You might also try a handful of yellow watchman goby/pistol shrimp symbiants. They pair up and live together in the same burrow.

I thought about that, but I wasn't sure if I could be able to have them with Coral Banded Shrimp. I've been looking alot at Youtube for some specimens and the pistol shrimp and watchman goby are really nice to view.

Thank you so much for the info. I'm saving all this on my computer so I can't lose it. I'm using my aquarium as a learning tool and I didn't even realize it until I watched The Incovenient Truth last year. When Gore started to talk about the CO2 levels I said, "I can actually relate and understand to what he is saying." Then reading about clams with magnesium and calcium, I had a conversation with an elder woman because she was low on magnesium and her body wouldn't absorb the calcium. So it's not aquarium only knowledge.

For filtration I'm not sure yet. What is the Algae turf scruber? I was thinking of something with mud filtration and maybe even some canisters to mainly provide some extra water movement more than actual filtration. I heard that if you empty a canister a mini refugium could grow in it.

but for basic items, like hydrometer...what are the favorites. I want accuracy, but not complicated either.
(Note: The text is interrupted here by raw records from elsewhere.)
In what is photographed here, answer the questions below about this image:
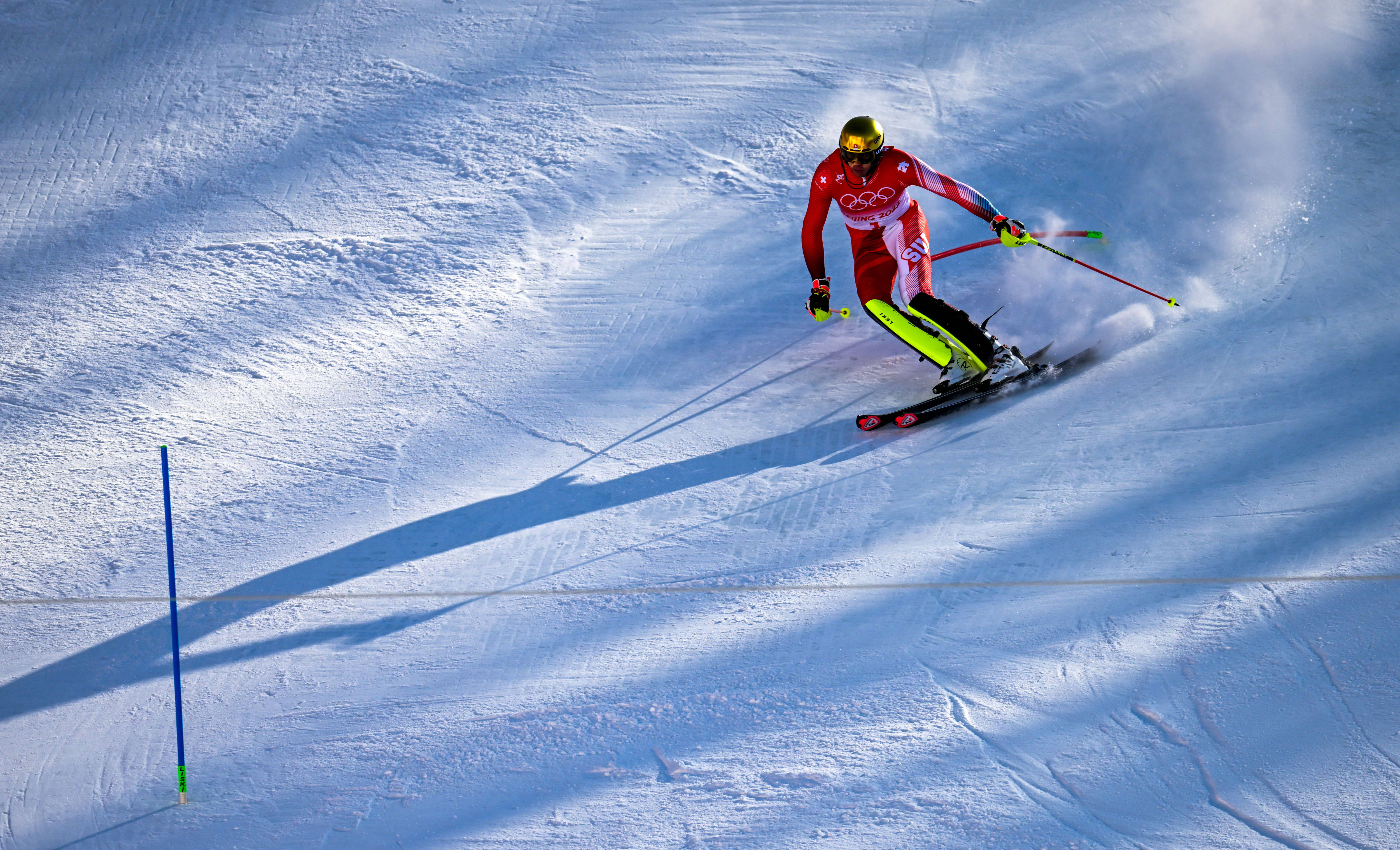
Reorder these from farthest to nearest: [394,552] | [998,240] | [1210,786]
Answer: [998,240] < [394,552] < [1210,786]

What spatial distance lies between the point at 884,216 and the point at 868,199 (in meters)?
0.14

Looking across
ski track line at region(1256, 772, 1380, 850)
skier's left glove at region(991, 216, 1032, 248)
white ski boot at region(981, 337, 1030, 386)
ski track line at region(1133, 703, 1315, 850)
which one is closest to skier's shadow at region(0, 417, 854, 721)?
white ski boot at region(981, 337, 1030, 386)

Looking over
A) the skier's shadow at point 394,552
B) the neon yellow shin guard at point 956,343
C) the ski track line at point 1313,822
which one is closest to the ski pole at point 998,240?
the neon yellow shin guard at point 956,343

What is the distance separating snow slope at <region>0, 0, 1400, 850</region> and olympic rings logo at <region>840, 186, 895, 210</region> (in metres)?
0.92

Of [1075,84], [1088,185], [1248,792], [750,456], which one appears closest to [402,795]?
[750,456]

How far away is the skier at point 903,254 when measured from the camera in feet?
16.8

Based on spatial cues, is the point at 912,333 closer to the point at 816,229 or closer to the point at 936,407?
the point at 936,407

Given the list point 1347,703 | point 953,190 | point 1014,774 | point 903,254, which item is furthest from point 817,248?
point 1347,703

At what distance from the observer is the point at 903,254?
5.25 m

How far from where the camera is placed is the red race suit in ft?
16.8

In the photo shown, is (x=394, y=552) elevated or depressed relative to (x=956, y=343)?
depressed

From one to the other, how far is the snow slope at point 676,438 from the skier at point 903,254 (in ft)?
0.94

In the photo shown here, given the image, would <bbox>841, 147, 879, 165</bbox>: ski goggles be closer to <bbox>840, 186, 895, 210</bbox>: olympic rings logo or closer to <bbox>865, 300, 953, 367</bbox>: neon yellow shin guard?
<bbox>840, 186, 895, 210</bbox>: olympic rings logo

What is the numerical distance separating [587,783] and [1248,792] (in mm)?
2182
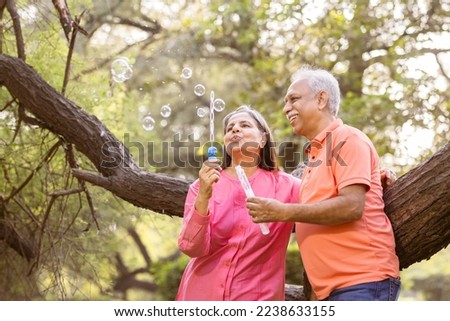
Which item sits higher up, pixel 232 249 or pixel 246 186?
pixel 246 186

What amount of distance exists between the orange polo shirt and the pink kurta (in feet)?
0.65

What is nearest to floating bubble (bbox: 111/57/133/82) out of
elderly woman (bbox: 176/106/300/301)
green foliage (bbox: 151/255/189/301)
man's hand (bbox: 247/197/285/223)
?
elderly woman (bbox: 176/106/300/301)

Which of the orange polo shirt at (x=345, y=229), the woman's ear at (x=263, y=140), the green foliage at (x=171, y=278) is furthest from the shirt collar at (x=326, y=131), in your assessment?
the green foliage at (x=171, y=278)

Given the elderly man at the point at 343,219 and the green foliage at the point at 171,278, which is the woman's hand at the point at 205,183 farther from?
the green foliage at the point at 171,278

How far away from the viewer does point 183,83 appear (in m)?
9.66

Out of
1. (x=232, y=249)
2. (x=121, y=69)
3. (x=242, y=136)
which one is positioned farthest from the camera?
(x=121, y=69)

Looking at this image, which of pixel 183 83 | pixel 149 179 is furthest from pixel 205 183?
pixel 183 83

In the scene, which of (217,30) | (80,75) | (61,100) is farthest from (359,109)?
(61,100)

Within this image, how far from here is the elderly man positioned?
2035mm

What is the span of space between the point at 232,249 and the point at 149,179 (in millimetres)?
966

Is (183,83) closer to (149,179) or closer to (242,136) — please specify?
(149,179)

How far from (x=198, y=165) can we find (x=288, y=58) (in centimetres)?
212

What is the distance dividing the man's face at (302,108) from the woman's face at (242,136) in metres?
0.23

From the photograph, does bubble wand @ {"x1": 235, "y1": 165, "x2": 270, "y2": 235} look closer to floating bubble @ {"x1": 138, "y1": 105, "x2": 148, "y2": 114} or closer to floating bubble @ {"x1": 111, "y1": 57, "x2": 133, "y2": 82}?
floating bubble @ {"x1": 111, "y1": 57, "x2": 133, "y2": 82}
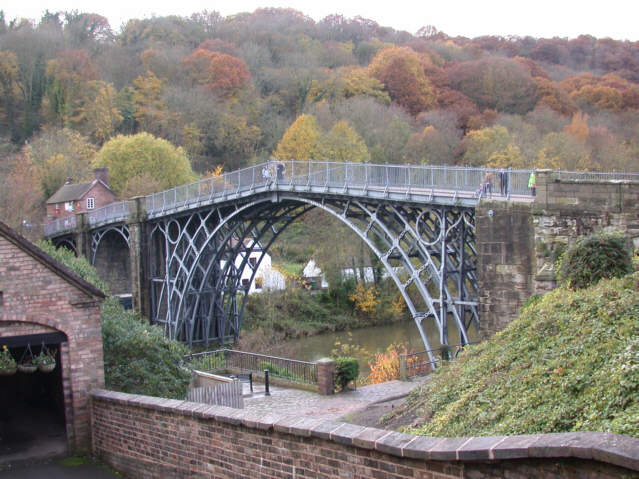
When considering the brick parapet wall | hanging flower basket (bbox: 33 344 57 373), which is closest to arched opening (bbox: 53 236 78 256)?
hanging flower basket (bbox: 33 344 57 373)

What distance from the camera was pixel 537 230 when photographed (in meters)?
17.3

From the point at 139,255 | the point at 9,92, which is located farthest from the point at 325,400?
the point at 9,92

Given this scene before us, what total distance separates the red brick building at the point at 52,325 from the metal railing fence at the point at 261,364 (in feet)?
36.9

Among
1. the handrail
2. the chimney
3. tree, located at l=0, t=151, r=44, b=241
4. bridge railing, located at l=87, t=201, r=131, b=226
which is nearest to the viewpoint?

For example with my water testing kits I've bought for my fresh water. I have a Fresh water master I love, but only tests for the basic things. Well, I started to grow live plants and needed more testing supplies, so I bought a more extensive kit and it just seems a hassle compared to my first one. It seems each time I test for gH or kH I can't figure it out, same with CO2. I can never get the starting color on the card to match the water. So I get frustrated with that kit and really haven't touched it too much since I bought it.